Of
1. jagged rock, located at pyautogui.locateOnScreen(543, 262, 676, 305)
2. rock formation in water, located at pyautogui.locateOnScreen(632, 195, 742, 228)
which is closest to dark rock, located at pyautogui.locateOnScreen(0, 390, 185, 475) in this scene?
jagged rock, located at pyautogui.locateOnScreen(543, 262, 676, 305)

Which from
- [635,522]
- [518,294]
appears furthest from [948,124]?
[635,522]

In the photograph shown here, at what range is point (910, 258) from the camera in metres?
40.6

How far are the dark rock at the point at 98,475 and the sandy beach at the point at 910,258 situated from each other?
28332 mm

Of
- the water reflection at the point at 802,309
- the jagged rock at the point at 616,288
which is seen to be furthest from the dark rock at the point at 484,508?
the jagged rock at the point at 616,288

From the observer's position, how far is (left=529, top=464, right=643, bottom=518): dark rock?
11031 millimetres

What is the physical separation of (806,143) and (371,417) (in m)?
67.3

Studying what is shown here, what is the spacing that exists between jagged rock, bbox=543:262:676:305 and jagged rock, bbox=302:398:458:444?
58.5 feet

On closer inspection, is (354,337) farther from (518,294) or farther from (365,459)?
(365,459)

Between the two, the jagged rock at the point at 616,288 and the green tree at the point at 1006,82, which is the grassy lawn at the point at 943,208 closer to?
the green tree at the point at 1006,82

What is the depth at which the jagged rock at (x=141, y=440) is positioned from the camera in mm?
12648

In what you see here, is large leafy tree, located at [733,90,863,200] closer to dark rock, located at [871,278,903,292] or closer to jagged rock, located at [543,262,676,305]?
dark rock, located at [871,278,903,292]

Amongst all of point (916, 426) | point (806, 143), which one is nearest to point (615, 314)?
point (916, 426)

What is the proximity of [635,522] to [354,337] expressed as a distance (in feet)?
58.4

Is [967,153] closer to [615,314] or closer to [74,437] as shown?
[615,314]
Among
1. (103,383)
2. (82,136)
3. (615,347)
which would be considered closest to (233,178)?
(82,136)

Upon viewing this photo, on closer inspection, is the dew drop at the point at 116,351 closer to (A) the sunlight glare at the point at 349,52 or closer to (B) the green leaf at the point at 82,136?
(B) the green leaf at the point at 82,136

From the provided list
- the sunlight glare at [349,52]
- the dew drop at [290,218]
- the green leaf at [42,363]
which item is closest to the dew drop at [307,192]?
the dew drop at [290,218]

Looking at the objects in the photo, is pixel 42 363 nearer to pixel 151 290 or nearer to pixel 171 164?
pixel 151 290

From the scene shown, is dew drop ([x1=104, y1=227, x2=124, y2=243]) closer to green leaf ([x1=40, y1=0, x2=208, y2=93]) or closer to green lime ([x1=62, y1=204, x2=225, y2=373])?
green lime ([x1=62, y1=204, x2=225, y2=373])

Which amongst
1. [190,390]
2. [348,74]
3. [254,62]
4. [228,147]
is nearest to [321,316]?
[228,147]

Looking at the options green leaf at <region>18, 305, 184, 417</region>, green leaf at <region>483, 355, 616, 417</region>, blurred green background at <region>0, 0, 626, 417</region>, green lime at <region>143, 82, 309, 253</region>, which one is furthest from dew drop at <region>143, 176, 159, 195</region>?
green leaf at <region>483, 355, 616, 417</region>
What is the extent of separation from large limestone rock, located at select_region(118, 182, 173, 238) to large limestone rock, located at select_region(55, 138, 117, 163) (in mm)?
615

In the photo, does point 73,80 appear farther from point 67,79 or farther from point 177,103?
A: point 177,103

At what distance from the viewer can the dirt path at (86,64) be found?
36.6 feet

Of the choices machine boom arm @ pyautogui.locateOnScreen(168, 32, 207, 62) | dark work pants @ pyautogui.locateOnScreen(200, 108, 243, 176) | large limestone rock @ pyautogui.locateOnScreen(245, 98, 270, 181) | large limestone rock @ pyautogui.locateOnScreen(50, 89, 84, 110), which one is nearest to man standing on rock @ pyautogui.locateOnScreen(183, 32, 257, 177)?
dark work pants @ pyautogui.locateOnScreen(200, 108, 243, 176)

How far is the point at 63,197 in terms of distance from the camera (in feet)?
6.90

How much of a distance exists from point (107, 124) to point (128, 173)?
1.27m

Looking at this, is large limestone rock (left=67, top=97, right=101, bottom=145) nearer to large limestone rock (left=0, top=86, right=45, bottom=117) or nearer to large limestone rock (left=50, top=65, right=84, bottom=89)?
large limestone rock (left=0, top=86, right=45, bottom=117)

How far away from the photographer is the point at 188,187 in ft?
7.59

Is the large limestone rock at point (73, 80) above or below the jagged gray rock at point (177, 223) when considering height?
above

> AIM OF THE EXERCISE: Starting with the line that contains "In the photo, does", repeat each line through the last one exactly as it appears. Include both ends and nothing more.

> THE REPLY:
In the photo, does point 73,80 appear farther from point 67,79 or farther from point 177,103?
A: point 177,103

At what distance from the viewer can the dirt path at (86,64) be found?
36.6 feet

Of the choices machine boom arm @ pyautogui.locateOnScreen(168, 32, 207, 62) | dark work pants @ pyautogui.locateOnScreen(200, 108, 243, 176) | large limestone rock @ pyautogui.locateOnScreen(245, 98, 270, 181) | large limestone rock @ pyautogui.locateOnScreen(50, 89, 84, 110), which one is nearest to man standing on rock @ pyautogui.locateOnScreen(183, 32, 257, 177)?
dark work pants @ pyautogui.locateOnScreen(200, 108, 243, 176)

How far is the point at 63,197 in terms of distance from the camera (in feet)?
6.90

How much of a distance exists from point (107, 124) to point (128, 173)?
1.27m

Looking at this, is large limestone rock (left=67, top=97, right=101, bottom=145) nearer to large limestone rock (left=0, top=86, right=45, bottom=117) or nearer to large limestone rock (left=50, top=65, right=84, bottom=89)?
large limestone rock (left=0, top=86, right=45, bottom=117)

How far away from the photographer is the point at 188,187 in ft?
7.59

Is the large limestone rock at point (73, 80) above or below the jagged gray rock at point (177, 223) when considering height?
above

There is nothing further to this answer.